Exercise task 1 ::
In the passage on highest and best use analysis, which four factors do appraisers use to judge whether improving a property is feasible?
Exercise task 2 ::
Please carry the passage on highest and best use analysis forward from its final sentence.

Excerpt ::
#####
Highest and best use analysis in commercial real estate allows investors to add value to a potential property through improving vacant land or a property.

Thus, determining the highest and best use of a property will help an investor find the most profitable use.

With any property, there are three possibilities for determining highest and best use:

  • Tearing the property down and building another property on the same site
  • Changing the present use
  • Leaving it the same

There are four factors appraisers use when determining the feasibility of improving a property: legal permissibility, physical possibility, financial possibility, and maximum productivity.

1. Legal Permissibility

investors need to consider whether or not changes can legally be made

Before considering how vacant land or property can be improved to increase its value, investors need to consider whether or not changes can legally be made. Building codes, historic district rules, zoning laws, and environmental regulations may prevent even the smallest of changes on a property.

In the case of zoning restrictions, investors should consider which uses are currently allowed, and which renovations would require changes in zoning laws to be enacted.

Title and deed restrictions may also present a problem, as may long-term leases, which might contain clauses that prohibit building setbacks, types of materials, or heights.

The other possibility is that certain uses may be permissible, but the cost of construction would be prohibitive due to requirements by historic or local building codes. This would, of course, restrict interest in such a project, and make it less attractive to developers.

Environmental laws requiring developers ensure clean air, water, and ensure the survival of surrounding wetlands may also impact on proposed construction. The local population might also present concerns regarding new developments or construction in the area.
#####
Material ::

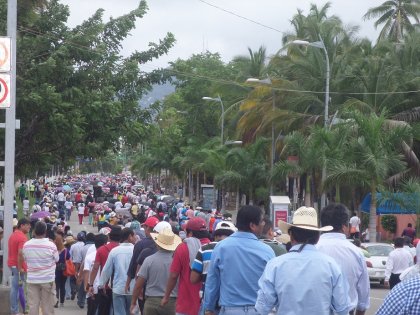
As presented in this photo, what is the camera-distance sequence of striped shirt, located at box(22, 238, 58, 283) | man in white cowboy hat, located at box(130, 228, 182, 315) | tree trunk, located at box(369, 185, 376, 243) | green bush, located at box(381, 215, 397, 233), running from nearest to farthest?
#####
Reply 1 ::
Legal permissibility, physical possibility, financial possibility, and maximum productivity.

Reply 2 ::
2. Physical Possibility

Physical possibility refers to whether the size, shape, terrain, and accessibility of the property may be improved.

This takes into account natural disasters like hurricanes or earthquakes, as well as whether the size of the parcel is amenable to construction.

For example, if a parcel is shaped irregularly it will cost more to build on it and will be more difficult to fully utilize all portions of the land. It may also impact ease of access. Land that is significantly sloped contains major dips in the land or due to poor topsoil requires grading, will also cost more to develop.

And last, investors should also check whether public utilities are located at or near the parcel, and if so, whether they would be able to handle the additional capacity imposed by the planned project.

3. Financial Feasibility

analyzing if the property will give higher returns once renovated

Financial feasibility is simply whether or not the parcel or property will give higher returns once renovated. In order to estimate future gross income, investors will need to calculate operating expenses, vacancy related expenses, and any other expenses, and then subtract the resulting number from the gross income.

This will give investors an estimated NOI; this number should be calculated for each possible use of the property or parcel being considered.

4. Maximum Productivity

In determining the maximum productivity, appraisers are attempting to determine what use would provide the highest net income.

This usually requires a market study, since while a highest and best use analysis will help determine the value of the property, the market will decide what that use should be.

Thus, a market analysis of the property is essential.

highest and best use of the property analysis

Here are some common questions asked during a market analysis that will help you analyze a property:

Location

  • Is the property located in a high traffic area?
  • Where is the neighborhood with regards to the growth cycle?
  • Is there easy access to the property?
  • Is there sufficient parking?
  • What businesses are in the same area?
  • Are there any new projects planned for the area?

Zoning

  • Are there any restrictions on the building?
  • Are there any restrictions on the land surrounding the building?
  • What differences are there in zoning restrictions that apply specifically to the sale of the property? To leasing the property?

Building Compliance and Regulations

  • Are there any problems with compliance of regulations for the property?
  • Are there any risk or liability factors that affect the property?

Occupancy Issues

  • Are there any problems with tenants, such as rent owed, or vacancies?
  • Examine the lease of each tenant carefully; are there any clauses that can prevent you from renovating the property in a reasonable timeframe?

Supply and Demand

  • Is there sufficient demand for that property type in the area?
  • Is there high or low supply for that property type in the area?
  • How does the building compare to similar ones in the area?
  • Is the property considered a modern property, with recent finishes?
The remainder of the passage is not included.